When it comes to the U.S. Environmental Protection Agency (EPA), evidently the answer is yes.

Via lawsuit and letter, Texas has fired off the fiercest opposition yet to the EPA’s efforts to deploy what’s known as the “tailoring” rule to regulate carbon dioxide from power plants, energy-intensive industries and other stationary sources.

In their six-page letter dated Aug. 2, Texas attorney general Greg Abbott and Texas Commission on Environmental Quality chairman Bryan Shaw came right out and said they are refusing to comply with the January 2011 tailoring rule deadline.

“On behalf of the State of Texas, we write to inform you that Texas has neither the authority nor the intention of interpreting, ignoring or amending its laws in order to compel the permitting of greenhouse gas emissions,” they wrote to EPA Administrator Lisa Jackson and Alfredo Armendariz, regional administrator for EPA Region 6 in Dallas.

Tom Smith, longtime executive director of the Texas office of Public Citizen, told SolveClimate News in an interview from his Austin office that the vociferous challenge isn’t all that shocking.

Smith said the leader of the EPA’s Air and Radiation Office, Gina McCarthy, understands the difficulties and intricacies of the Clean Air Act and the tailoring rule.

“I think the tailoring rule is fair,” he said. “She hoped by coming up with a multistage rule, she could appear reasonable and not break the backs of state agencies and create an impossible regulatory morass. But states like Texas make this impossible.”

This week, the EPA labeled Texas’s claims as unsubstantiated. An EPA spokeswoman said neither the letter nor the lawsuit will deter the agency from marching forward with its tailoring rule mandate.

“EPA’s measured steps are in response to a Supreme Court decision (EPA vs.

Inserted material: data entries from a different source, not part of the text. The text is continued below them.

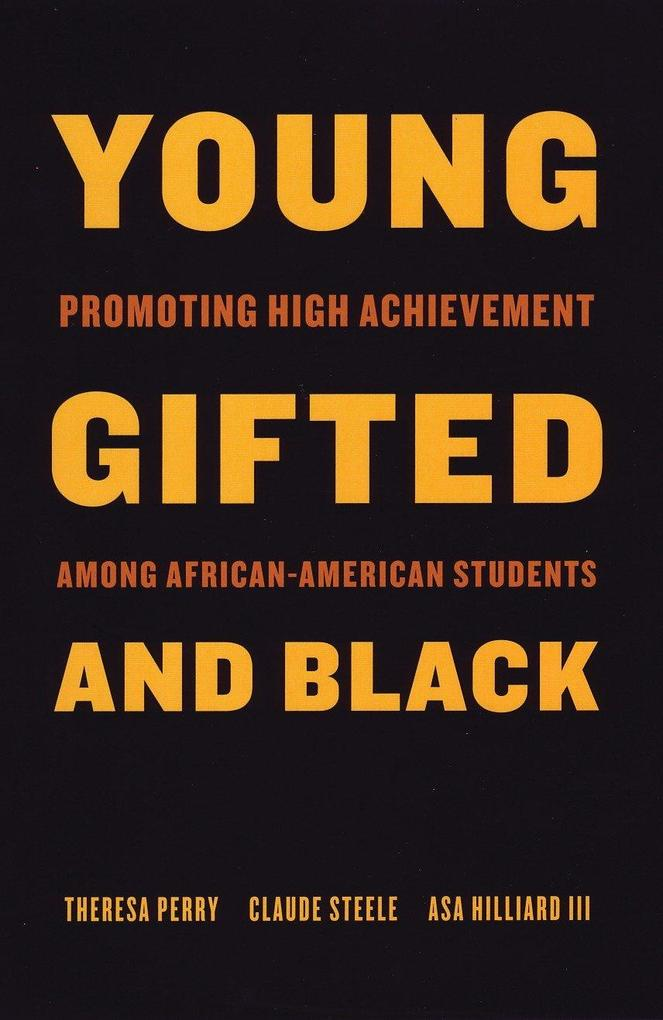 Young, Gifted, and Black: Promoting High Achievement Among African-American Students als Taschenbuch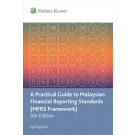 A Practical Guide to Malaysian Financial Reporting Standards (MFRS Framework) 5th Edition
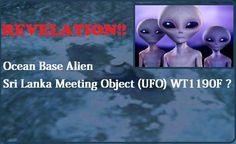 WT1190F (UFO) Vindo em Direção a Terra, Local de Encontro em uma Base Aquática Alien?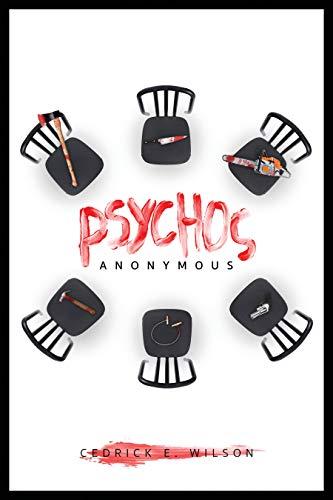Psychos anonymous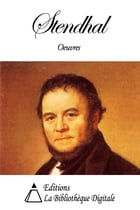 Oeuvres de Stendhal by Stendhal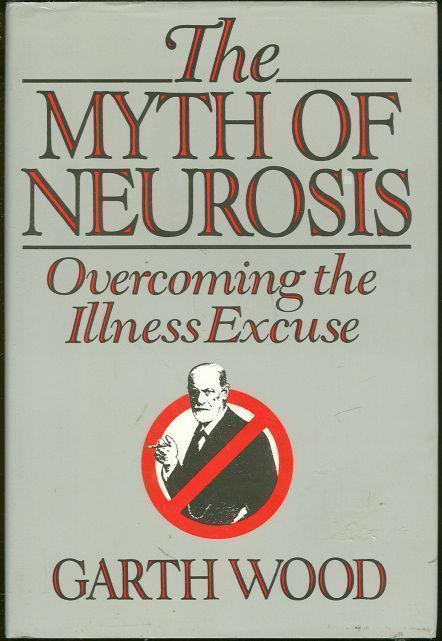MYTH OF NEUROSIS Overcoming the Illness Excuse, Wood, Garth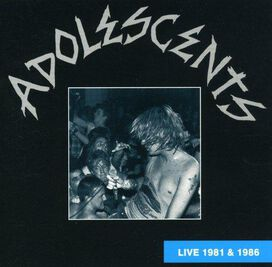 The Adolescents - Live 81-86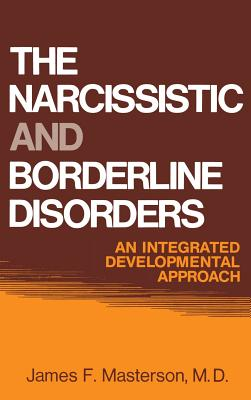 Image for Narcissistic and Borderline Disorders : An Integrated Developmental Approach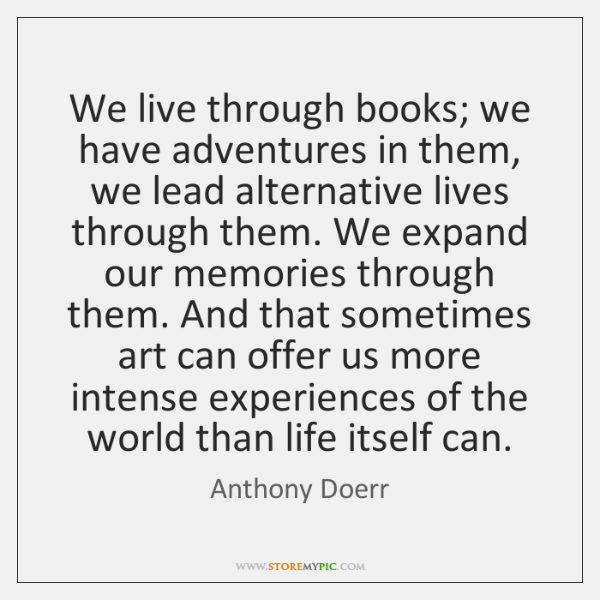 We live through books; we have adventures in them, we lead alternative ...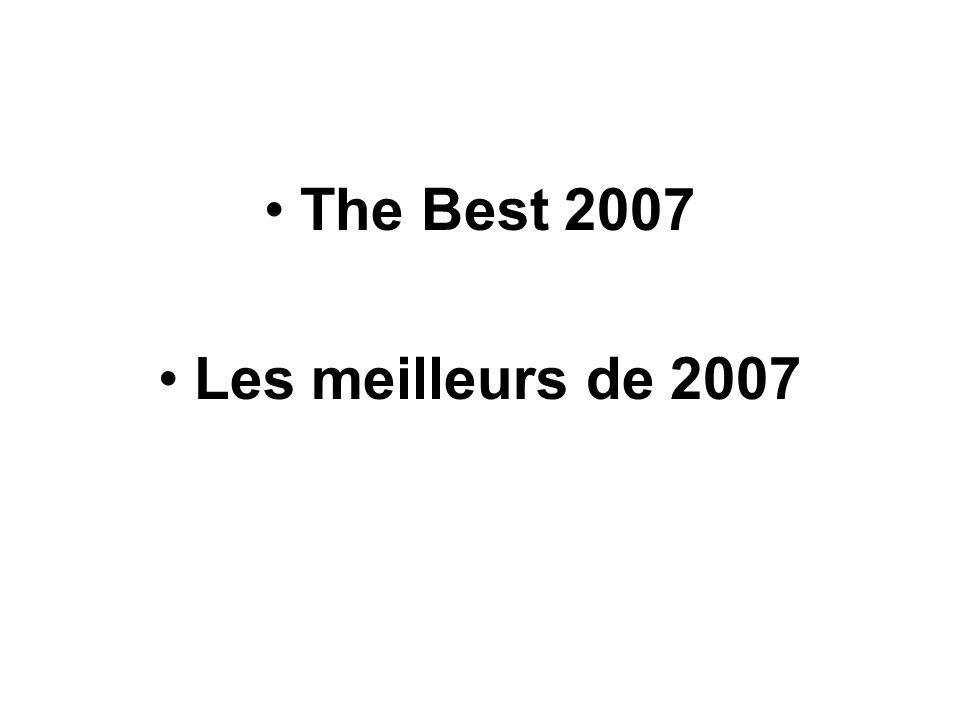 The Best 2007 Les meilleurs de 2007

Massachusetts) issued more than three years ago,” spokeswoman Enesta Jones wrote in an e-mail response. “We are not at liberty to ignore the law, and the letter’s unsubstantiated claims are the same sort that have been made — and ultimately proven wrong — every time EPA has, over the past 40 years, moved to implement the Clean Air Act’s protections of public health and welfare.”

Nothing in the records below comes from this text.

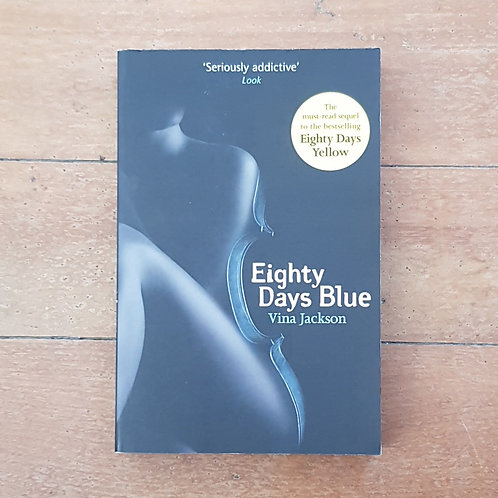 Eighty Days Blue by Vina Jackson (soft cover, good condition)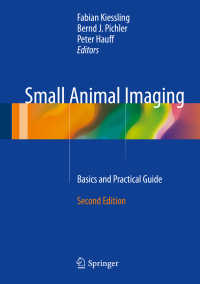 小動物イメージング(第2版)<br>Small Animal Imaging〈2nd ed. 2017〉 : Basics and Practical Guide(2)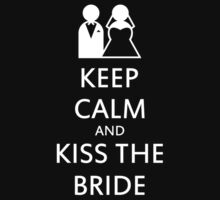 Keep calm and kiss the bride by Nick  Taylor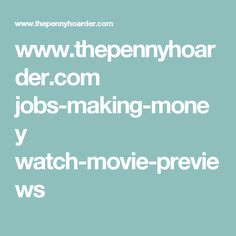 www.thepennyhoarder.com jobs-making-money watch-movie-previews
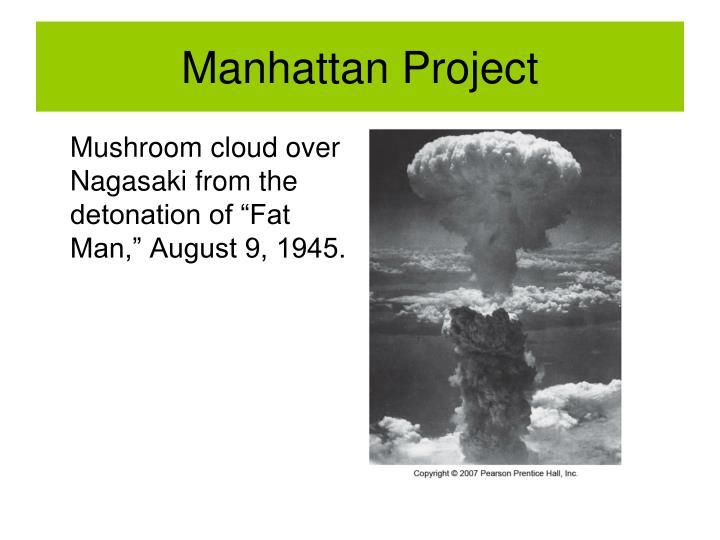 "Mushroom cloud over Nagasaki from the detonation of ""Fat Man,"" August 9, 1945."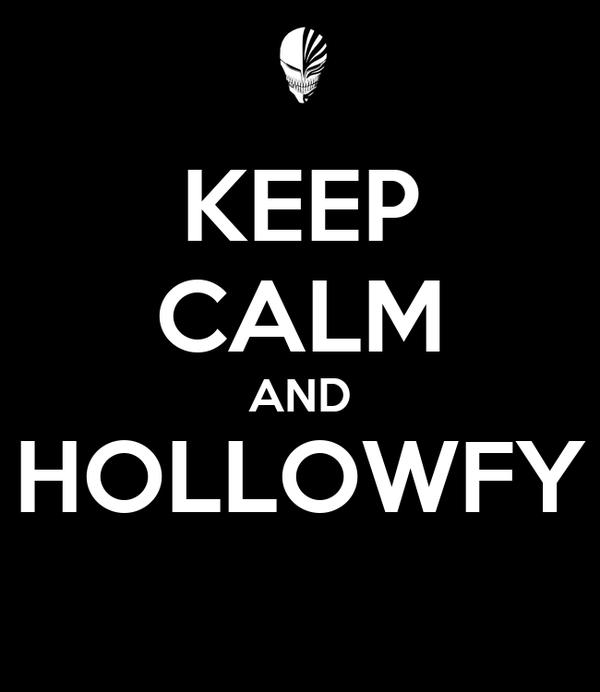 KEEP CALM AND HOLLOWFY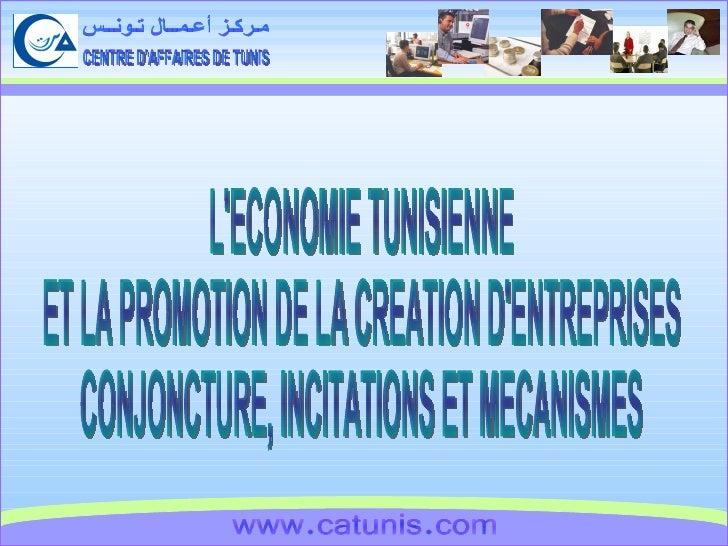 CENTRE D'AFFAIRES DE TUNIS مـركـز أعـمــال تـونــس www.catunis.com L'ECONOMIE TUNISIENNE ET LA PROMOTION DE LA CREATION D'...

Currently, the White House Office of Management and Budget is reviewing a rule that could empower the EPA to enforce federal regulations on greenhouse gases if states choose not to cooperate.

Texas Seeking Friendly Appeals Court

State authorities had until early August to let the EPA know if they would need to rewrite state laws or regulations to meet tailoring rule restrictions.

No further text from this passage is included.